America will not collapse, the Republic will continue, the people predicting doom and gloom will be wrong again. People who bet against America are always wrong.


I believe in the ideals that lead to the American founding. (Which makes saying freedom redundant.)

I have no faith in Humanity, though. History provides more than enough evidence that humanity is ultimately selfish and short-sighted. People will happily vote for a despot.

I expect there will have to be the equivalent of a Monastery on a mountain to preserve the records of civilization for some time once we are plunged into the next dark age.

I hope it's not 1000 years before we get running water again, though.
I wish the Ring had never come to me. I wish none of this had happened.

So do all who live to see such times.

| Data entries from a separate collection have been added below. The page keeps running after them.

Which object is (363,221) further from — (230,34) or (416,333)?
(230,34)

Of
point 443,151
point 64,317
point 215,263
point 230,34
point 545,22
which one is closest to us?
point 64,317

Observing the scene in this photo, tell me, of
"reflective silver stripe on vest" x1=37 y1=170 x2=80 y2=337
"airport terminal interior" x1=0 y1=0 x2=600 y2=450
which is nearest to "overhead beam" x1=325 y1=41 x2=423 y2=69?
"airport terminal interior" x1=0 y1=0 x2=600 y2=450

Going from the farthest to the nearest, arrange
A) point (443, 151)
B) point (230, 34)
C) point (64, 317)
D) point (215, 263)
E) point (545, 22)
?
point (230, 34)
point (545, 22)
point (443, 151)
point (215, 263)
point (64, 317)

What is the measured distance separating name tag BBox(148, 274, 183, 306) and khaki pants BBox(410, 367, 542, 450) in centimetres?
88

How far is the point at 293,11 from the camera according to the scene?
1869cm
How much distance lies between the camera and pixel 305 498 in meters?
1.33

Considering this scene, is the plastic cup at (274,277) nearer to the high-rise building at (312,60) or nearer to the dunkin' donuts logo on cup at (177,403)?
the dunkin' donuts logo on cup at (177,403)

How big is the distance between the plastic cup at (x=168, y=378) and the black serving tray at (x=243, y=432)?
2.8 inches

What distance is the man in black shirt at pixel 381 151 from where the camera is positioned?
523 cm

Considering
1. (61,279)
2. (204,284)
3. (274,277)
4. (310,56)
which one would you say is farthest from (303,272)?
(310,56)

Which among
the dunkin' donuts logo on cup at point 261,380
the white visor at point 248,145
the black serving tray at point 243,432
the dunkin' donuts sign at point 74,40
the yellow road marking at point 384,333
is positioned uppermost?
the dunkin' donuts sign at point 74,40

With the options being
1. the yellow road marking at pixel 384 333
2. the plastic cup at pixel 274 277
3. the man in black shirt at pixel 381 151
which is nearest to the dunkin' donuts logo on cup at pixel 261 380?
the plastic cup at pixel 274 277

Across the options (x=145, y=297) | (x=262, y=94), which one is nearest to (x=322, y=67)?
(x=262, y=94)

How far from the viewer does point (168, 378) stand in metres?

But that is not for them to decide. All we have to decide is what to do with the time that is given to us. There are other forces at work in this world, Frodo, besides the will of evil. Bilbo was meant to find the Ring. In which case, you also were meant to have it. And that is an encouraging thought

Hutch

  • friend
  • Senior Member
  • ***
  • Posts: 2,223
Re: We're a Nation of Laws, But...
« Reply #59 on: March 10, 2015, 12:03:56 AM »

The country boys?
They'll likely be over represented, but "time and chance happeneth to them all".
"My limited experience does not permit me to appreciate the unquestionable wisdom of your decision"

Seems like every day, I'm forced to add to the list of people who can just kiss my hairy ass.